Festive Eugen is a user on mastodon.social. You can follow them or interact with them if you have an account anywhere in the fediverse. If you don't, you can sign up here.
Festive Eugen @Gargron

If you're an instance admin please double-check the CSP headers you've set in nginx if you have any, because you might be bricking the embedding functionality.

· Web · 26 · 11

@Gargron

is it okay if I re-boost this a couple more times later to get it visible again repeatedly? (presuming it doesn't, like, explode everywhere out of people trying to be helpful and spread it around and all)
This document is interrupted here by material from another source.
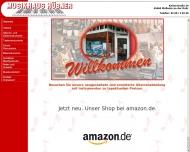 Website Musikhaus Gerhard Hübner
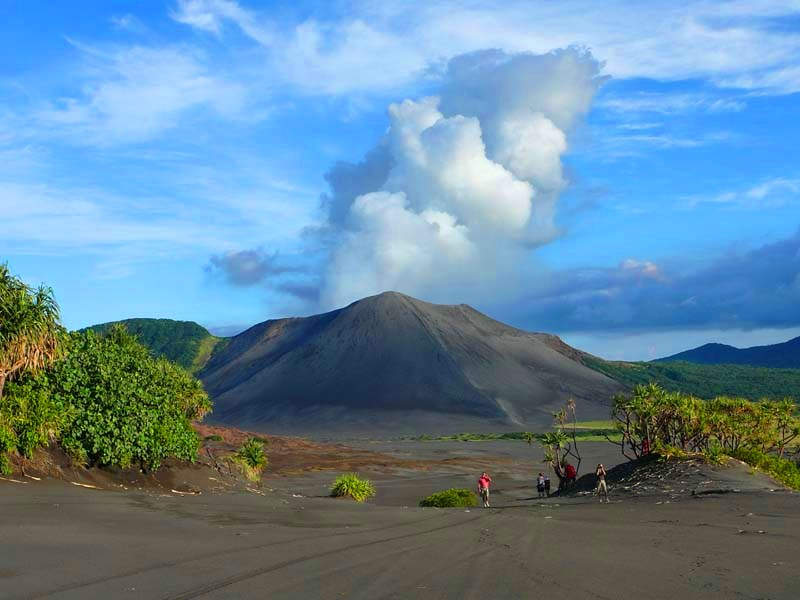 Mt Yasur - Tanna Volcano attraction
@sydneyfalk Yes, you don't have to ask me for permission for that

@Gargron

just figured it'd be polite, wanted to be sure <3

^_^ trying to be helpful, not obnoxious, that's all

@Gargron On #Friendica we use a local proxy feature for OEmbed, so that it's on the same domain as the node.

Ex: friendica.mrpetovan.com/oembed

Where aHR0cHM6Ly90d2l0dGVyLmNvbS9ldmVyeWRheWxvdWllL3N0YXR1cy85Mzg4MDc1MzA1MTU0MTUwNDA= simply is the base64 encode of the target URL.

@Gargron i've been using this forever:

add_header Content-Security-Policy "style-src 'self' 'unsafe-inline'; script-src 'self'; object-src 'self'; img-src data: https:; media-src data: https:; connect-src 'self' wss://awoo.space; upgrade-insecure-requests";

@Gargron what shall we double-check them against?